> Task directions
Pull out each line below that contains the word "sofa". Case matters.

(Excerpts of spatial question data)
────────

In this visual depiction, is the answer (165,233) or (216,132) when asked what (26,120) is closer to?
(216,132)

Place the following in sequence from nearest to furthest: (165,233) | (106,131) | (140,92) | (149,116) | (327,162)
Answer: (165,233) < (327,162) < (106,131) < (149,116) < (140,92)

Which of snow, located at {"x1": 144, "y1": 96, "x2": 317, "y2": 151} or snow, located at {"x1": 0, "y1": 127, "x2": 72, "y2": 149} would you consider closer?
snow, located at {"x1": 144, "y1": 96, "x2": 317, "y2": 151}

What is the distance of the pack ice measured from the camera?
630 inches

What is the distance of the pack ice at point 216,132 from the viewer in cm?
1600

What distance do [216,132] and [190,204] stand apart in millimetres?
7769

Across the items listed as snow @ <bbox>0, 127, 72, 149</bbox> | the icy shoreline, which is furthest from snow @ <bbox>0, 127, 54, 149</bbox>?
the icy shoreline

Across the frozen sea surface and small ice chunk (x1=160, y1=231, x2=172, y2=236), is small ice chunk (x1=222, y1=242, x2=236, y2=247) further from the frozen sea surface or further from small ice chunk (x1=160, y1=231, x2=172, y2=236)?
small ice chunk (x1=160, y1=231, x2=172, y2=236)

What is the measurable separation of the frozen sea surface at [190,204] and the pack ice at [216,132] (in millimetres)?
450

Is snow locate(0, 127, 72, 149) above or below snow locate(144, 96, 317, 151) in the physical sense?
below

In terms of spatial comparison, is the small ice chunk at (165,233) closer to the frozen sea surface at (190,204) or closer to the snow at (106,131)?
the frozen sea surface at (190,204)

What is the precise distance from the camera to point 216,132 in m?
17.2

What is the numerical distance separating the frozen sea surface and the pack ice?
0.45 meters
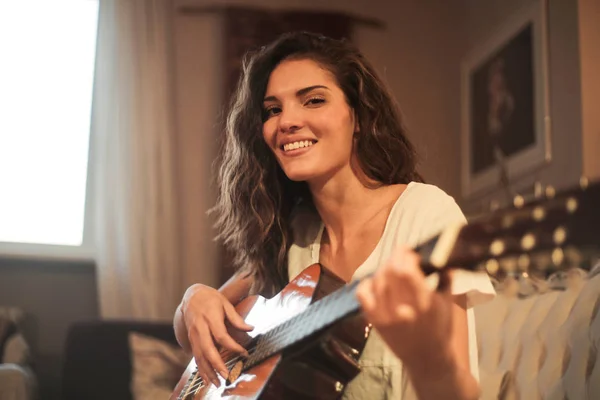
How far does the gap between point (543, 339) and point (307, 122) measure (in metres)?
0.77

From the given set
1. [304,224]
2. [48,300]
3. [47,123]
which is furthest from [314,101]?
[47,123]

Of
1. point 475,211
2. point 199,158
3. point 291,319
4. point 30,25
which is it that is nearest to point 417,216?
point 291,319

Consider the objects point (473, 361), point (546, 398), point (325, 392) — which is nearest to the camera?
point (325, 392)

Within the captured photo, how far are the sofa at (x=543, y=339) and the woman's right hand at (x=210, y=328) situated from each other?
0.53 metres

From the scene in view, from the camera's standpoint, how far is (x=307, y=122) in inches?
59.6

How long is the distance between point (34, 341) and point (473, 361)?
2.56m

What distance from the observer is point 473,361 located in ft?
4.29

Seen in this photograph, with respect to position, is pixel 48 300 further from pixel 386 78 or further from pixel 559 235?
pixel 559 235

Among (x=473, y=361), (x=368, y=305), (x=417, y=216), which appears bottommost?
(x=473, y=361)

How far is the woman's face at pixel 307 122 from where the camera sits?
150 cm

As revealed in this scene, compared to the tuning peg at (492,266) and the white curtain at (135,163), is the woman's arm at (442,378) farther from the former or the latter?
the white curtain at (135,163)

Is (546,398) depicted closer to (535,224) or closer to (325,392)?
(325,392)

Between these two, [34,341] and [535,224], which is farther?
[34,341]

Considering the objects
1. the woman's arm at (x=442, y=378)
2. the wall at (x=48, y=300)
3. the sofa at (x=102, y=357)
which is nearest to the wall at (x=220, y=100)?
the wall at (x=48, y=300)
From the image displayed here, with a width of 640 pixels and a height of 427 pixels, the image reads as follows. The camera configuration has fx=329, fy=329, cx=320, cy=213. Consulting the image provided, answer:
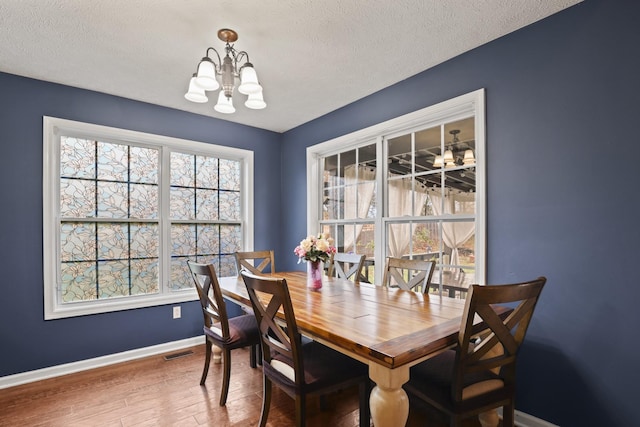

────────

> Written response
Within the captured photo, how far are the sofa at (x=543, y=339) and the woman's right hand at (x=210, y=328) situated from each other?
3. the sofa at (x=102, y=357)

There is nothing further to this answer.